The comics code would now oversee all comic books distributed in the US and would ensure that they conformed to a sense of decency.
The code banned all references to the supernatural, crime comics which seemed to glorify the criminal, any alluded to homosexuality or sexuality of any nature, and comics with the words Horror, Terror or Fear in the title, essentially putting EC Comics out of business.
Horror was still popular, but now it was watered down. Instead of a vicious snarling werewolf (the word werewolf was banned) Jimmy Olsen became a pretty tame bow tie wearing Wolf-Man in his comics.
Marvel Comics, who at that time was known as Atlas Comics, continued with a line of horror comics but they were pretty silly with characters like GROODO and the Tootsie Roll monster.
Superman remained popular with the introduction of his TV series starring George Reeves.
EC Comics may have ended their horror comics, but they continued with their popular humor comic MAD
To avoid the scrutiny of the comics code.

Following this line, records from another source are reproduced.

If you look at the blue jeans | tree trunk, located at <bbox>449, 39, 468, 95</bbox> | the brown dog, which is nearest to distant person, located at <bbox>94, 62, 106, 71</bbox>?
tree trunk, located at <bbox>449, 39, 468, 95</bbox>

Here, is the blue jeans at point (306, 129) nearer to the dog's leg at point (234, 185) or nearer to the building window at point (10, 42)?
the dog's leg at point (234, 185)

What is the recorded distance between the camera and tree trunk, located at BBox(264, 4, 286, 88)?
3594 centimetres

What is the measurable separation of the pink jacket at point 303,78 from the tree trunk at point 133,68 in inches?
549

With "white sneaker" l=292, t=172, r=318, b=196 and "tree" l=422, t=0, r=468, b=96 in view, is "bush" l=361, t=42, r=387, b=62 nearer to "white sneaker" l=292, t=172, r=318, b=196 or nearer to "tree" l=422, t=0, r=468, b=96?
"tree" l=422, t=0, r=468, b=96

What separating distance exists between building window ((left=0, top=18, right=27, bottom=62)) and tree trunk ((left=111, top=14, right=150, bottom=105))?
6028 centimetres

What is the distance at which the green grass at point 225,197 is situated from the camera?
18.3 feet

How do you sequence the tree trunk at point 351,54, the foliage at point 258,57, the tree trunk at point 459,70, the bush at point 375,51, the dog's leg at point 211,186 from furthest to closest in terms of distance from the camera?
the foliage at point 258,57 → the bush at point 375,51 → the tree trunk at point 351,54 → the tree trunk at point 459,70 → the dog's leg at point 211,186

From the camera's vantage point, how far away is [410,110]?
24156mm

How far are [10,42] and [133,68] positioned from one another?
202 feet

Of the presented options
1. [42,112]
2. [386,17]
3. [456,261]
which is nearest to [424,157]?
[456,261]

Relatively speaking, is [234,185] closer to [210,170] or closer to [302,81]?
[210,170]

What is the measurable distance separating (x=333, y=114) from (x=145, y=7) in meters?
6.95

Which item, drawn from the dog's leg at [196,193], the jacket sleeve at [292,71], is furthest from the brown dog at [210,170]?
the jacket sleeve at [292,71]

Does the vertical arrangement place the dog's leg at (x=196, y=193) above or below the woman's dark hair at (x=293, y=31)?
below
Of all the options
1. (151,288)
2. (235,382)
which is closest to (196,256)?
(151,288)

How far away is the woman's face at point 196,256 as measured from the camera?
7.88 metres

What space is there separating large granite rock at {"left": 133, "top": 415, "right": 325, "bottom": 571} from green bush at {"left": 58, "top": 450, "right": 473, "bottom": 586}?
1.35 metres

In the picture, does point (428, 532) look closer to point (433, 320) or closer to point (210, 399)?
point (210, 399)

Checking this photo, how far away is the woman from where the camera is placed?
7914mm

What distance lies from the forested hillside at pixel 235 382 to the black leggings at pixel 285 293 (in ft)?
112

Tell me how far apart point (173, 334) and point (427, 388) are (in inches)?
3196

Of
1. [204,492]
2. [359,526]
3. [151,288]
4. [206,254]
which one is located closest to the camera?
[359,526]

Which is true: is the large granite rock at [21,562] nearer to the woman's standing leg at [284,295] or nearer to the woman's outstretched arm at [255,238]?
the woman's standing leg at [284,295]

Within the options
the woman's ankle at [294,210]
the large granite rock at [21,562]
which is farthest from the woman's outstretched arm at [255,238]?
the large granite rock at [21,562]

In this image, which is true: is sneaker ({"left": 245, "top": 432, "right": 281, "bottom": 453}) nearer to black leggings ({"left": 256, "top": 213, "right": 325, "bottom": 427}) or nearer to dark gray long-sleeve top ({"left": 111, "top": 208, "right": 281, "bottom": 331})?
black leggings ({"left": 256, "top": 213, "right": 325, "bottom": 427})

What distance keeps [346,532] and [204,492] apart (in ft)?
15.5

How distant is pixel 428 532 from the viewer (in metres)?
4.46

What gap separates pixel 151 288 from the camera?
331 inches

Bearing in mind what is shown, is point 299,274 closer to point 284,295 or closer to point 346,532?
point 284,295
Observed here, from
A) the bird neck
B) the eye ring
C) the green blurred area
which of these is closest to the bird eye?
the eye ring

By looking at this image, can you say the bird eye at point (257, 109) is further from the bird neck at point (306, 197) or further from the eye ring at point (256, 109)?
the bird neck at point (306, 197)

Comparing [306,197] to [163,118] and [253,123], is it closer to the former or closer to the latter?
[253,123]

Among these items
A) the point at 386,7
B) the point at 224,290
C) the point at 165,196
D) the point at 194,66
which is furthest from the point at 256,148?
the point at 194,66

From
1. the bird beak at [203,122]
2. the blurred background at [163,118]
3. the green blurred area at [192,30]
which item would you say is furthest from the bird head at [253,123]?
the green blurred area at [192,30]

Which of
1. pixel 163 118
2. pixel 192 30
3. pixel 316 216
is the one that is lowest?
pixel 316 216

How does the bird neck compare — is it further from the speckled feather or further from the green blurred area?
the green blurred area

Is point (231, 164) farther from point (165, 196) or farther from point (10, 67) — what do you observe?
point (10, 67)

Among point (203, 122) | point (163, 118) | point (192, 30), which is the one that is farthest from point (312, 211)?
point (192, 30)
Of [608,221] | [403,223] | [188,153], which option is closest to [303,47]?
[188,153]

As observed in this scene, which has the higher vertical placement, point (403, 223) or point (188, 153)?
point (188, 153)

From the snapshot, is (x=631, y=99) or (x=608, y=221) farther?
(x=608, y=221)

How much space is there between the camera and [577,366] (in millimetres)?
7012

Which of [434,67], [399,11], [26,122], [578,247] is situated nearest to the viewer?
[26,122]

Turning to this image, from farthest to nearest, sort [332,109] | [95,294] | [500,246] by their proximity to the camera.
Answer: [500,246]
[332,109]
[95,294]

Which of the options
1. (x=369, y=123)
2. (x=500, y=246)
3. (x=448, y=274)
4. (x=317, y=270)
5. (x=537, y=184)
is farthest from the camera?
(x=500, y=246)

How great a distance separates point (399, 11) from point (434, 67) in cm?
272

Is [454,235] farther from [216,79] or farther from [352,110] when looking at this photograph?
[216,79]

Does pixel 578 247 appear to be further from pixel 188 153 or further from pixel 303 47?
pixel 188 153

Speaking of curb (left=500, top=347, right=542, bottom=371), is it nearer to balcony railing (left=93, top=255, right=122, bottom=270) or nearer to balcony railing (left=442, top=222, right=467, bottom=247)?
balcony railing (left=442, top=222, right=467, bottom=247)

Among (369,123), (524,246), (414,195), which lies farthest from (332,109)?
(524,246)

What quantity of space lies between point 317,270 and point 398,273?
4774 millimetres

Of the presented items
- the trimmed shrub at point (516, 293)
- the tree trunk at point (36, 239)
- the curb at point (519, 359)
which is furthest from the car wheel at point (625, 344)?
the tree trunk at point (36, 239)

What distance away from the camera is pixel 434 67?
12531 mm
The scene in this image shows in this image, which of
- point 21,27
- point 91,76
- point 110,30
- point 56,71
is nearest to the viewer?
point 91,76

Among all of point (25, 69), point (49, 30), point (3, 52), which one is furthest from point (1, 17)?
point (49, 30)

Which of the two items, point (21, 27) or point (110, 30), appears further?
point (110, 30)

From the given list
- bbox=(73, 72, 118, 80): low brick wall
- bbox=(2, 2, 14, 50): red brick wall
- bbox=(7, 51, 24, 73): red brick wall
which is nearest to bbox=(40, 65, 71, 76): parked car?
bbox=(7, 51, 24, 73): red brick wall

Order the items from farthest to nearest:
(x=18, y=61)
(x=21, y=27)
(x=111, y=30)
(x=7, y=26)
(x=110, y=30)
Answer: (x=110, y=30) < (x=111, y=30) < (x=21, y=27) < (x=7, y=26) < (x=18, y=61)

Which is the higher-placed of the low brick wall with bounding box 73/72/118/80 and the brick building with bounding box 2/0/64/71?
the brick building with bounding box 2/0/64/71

Mad continued publishing up through today, but it's now owned by DC Comics parent company Warner Bros.
READING ASSIGNMENT HAS GONE OUT-- HERE ARE YOUR QUESTIONS:
Compare the Golden Age Superhero comics from this week with what you read last week, which was superior overall?
You read two issues of FRANKENSTEIN this week-- compare them and discuss which you preferred and why.
Do you feel the concern for Horror Comics was warranted based on what you’ve read?